Free as in Shakespeare

2006.02.18

Guest post by Mahangu Weerasinghe

It’s just after four am, and I’m taking a little breather to really wake up before I hit the books. My freshman finals are coming up, and one of the harder exams I’ll be sitting for this month is Elizabethan Drama. For this course, we studied five plays - one Marlowe, four Shakespeare.

One major problem I came across while preparing for this paper is the lack of reputed sources. Apart from a few lectures by Bradley and Hazlitt at Gutenberg, there is very little else out there.

Of course, there are many, many sites that offer notes on the plays, and although these are useful, one can’t really use them since, at this level of English, you are expected to cite your sources with page numbers, even after examination questions.

The sad thing is that, out of so many recognised scholars, it is possible only to find the work of two available freely online. Many of these gentlemen have long since passed away, and their work should have passed in to the public domain.

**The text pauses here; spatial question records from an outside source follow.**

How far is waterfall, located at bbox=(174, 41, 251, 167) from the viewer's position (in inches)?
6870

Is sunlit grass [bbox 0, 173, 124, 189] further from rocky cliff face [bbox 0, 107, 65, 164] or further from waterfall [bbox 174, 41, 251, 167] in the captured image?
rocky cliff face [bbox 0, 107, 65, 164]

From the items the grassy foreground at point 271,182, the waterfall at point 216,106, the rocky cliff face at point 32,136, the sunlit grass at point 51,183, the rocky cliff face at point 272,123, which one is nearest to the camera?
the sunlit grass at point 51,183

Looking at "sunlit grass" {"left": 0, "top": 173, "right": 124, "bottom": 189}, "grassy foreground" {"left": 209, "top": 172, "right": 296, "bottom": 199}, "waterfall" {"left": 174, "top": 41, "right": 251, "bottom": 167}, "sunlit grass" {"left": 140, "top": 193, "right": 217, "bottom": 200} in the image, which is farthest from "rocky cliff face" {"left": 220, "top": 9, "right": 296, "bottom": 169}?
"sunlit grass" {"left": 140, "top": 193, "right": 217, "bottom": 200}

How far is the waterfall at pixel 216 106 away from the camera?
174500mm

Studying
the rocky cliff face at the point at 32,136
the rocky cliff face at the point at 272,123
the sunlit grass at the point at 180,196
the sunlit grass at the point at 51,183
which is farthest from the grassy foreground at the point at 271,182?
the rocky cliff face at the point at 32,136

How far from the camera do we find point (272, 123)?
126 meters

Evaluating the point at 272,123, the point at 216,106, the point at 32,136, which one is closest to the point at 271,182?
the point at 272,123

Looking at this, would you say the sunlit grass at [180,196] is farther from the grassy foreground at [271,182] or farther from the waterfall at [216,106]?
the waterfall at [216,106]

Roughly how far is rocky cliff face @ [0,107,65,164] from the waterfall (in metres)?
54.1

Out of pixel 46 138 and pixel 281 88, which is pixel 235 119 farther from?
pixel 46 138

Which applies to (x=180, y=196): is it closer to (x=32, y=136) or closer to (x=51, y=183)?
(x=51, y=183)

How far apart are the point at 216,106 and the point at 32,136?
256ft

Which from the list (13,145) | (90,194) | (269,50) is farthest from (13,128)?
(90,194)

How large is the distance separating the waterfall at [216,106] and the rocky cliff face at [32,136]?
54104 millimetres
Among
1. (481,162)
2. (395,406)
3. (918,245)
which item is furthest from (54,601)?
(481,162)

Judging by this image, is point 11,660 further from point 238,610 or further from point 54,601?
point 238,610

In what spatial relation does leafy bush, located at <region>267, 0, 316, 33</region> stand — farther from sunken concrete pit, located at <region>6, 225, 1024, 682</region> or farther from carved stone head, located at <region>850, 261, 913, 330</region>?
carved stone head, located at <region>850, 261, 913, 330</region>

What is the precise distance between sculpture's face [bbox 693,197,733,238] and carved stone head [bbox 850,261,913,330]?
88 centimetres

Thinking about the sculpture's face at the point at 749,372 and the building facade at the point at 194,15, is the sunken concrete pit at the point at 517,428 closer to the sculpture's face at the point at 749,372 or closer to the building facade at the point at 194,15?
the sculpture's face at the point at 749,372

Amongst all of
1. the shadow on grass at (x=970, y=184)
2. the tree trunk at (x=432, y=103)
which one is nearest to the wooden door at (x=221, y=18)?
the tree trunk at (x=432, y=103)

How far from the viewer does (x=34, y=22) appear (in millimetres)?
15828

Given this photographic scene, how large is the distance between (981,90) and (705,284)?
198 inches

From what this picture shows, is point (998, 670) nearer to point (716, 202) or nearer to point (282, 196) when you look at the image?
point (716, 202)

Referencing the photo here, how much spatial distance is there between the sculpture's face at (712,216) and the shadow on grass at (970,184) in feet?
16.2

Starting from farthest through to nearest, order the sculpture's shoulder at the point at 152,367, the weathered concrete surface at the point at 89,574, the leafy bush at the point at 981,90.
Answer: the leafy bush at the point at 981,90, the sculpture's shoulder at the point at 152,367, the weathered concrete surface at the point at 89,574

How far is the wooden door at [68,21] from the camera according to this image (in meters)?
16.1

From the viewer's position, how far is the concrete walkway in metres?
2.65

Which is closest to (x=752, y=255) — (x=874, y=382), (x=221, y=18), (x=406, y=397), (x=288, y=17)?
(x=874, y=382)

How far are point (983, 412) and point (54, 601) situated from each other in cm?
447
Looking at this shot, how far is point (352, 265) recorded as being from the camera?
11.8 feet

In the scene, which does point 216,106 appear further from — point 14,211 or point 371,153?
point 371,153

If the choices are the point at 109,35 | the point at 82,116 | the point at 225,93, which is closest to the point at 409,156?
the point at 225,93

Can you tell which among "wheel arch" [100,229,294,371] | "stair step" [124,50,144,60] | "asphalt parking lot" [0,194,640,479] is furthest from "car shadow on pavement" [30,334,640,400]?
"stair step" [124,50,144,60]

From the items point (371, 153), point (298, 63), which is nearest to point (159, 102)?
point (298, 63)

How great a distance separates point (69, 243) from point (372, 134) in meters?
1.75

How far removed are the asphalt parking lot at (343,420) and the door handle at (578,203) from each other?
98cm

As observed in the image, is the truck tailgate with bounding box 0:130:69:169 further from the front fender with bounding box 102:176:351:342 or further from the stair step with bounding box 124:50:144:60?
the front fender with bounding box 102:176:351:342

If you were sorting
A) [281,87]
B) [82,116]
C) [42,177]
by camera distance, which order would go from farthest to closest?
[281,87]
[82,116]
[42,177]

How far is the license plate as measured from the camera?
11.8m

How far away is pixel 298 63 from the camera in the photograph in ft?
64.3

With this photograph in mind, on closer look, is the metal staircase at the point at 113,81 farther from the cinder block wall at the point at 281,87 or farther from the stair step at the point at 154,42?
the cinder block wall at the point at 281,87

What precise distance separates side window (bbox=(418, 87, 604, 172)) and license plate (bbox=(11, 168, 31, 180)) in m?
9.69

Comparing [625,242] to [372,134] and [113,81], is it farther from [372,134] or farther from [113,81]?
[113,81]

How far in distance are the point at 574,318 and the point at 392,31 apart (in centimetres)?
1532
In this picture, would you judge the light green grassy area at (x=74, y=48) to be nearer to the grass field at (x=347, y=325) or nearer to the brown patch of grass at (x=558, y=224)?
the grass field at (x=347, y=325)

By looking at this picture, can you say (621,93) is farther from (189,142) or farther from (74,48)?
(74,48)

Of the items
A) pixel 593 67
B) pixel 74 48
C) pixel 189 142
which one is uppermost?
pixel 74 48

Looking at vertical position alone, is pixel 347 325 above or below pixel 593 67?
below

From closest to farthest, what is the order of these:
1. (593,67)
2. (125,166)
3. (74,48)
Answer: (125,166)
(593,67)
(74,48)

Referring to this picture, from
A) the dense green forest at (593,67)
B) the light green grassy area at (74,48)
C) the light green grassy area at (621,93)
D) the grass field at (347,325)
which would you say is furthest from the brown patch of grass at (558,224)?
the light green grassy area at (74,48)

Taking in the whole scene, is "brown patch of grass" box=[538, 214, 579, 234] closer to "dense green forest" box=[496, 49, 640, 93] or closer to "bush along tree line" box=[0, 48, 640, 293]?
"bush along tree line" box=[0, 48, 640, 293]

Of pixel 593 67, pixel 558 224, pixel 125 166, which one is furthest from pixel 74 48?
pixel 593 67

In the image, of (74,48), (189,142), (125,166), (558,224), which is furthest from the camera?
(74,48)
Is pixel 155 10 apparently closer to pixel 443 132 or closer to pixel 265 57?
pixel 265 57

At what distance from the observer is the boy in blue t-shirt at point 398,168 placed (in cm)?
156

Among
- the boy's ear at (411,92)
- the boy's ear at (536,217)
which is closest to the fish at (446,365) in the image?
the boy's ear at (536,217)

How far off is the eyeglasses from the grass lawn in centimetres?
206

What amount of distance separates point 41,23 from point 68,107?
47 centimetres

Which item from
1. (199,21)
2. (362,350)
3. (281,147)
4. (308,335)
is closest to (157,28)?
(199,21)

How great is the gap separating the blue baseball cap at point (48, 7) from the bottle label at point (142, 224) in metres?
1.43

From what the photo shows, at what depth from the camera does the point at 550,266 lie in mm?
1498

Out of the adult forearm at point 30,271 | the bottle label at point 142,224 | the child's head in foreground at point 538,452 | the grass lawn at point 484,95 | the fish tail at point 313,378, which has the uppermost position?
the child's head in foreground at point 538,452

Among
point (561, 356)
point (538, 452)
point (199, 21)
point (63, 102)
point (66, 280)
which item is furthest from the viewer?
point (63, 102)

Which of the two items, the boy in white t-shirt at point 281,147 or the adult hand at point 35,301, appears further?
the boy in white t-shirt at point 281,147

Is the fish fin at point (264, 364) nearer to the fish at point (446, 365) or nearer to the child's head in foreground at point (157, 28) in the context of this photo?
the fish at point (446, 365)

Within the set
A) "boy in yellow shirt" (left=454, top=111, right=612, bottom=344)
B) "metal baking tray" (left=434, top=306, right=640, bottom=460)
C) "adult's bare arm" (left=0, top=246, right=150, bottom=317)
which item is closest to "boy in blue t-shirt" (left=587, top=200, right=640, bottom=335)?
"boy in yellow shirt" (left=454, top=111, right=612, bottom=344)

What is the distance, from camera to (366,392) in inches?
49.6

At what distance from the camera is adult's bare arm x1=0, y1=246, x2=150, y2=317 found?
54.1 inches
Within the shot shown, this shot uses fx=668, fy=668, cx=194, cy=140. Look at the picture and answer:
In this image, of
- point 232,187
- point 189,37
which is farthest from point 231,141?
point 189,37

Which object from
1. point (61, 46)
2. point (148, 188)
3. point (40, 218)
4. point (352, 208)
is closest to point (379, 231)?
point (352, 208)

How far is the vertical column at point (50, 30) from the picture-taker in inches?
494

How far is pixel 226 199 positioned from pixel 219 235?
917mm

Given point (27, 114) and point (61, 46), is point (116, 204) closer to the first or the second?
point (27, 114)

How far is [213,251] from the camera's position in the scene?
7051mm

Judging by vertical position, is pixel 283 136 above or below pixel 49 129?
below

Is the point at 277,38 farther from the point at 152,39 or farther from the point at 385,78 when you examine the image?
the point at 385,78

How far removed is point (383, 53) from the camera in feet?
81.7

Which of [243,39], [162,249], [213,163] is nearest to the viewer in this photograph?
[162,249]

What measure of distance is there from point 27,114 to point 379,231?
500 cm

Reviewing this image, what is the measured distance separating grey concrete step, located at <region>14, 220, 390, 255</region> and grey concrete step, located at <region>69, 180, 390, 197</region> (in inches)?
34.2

No doubt, all these critics have benefactors or associations somewhere, who are re-printing their work and making a good deal of money off them. Really, I have no problem with that. My problem arises when I can’t find any of these re-prints.

Did I check in local libraries? Yes, and to no avail. It’s pretty difficult to compete with a whole batch of English students for one or two copies of a book. Often, many of these works are missing anyway - removed years earlier by some ungrad who loved the language too much to let go. :)

Unlike maths or physics, in a course like Elizabethan Drama, there are no text books. It all boils down to what you find, and this in turn, often comes down to chance.

Men at some time are masters of their fates:
The fault, dear Brutus, is not in our stars,
But in ourselves, that we are underlings.
- Julius Caesar, Act I, sc. ii (139 - 141) - Cassius

Call me utopian, but I believe that knowledge as ancient, and as widely used as this should be made, at least in part, freely available. Adams, Boas, Coleridge - where are ye?

Permanent Link | Filed under: Life, Thoughts


2 Comments

Comments Feed

  1. SweetIdiot

    February 20th, 2006 at 11:30 am

    was doing a bit of research on the same topic…thought these links might help with the ‘original’ sources…GOOD LUCK!

    http://www.bartleby.com/60/203.html
    http://ise.uvic.ca/Foyer/resources.html
    http://www.questia.com/library/music-and-performing-arts/elizabethan-drama.jsp
    http://janus.lib.cam.ac.uk/db/node.xsp?id=EAD%2FGBR%2F0272%2FPP%2FRCB%2F4%2FP

  2. Mahangu

    February 20th, 2006 at 8:13 pm

    Thanks for the links. :) Questia is one resource I totally forgot about, so thanks for that especially. For some reason though, the wierd lightbox like window they put across the page seems to dislike firefox, making it very sluggish (or FF seems to dislike it, whatever way you wanna look at it). :)

    Good luck with your research too. I think the best bet for us is to find someone with access to JSTOR.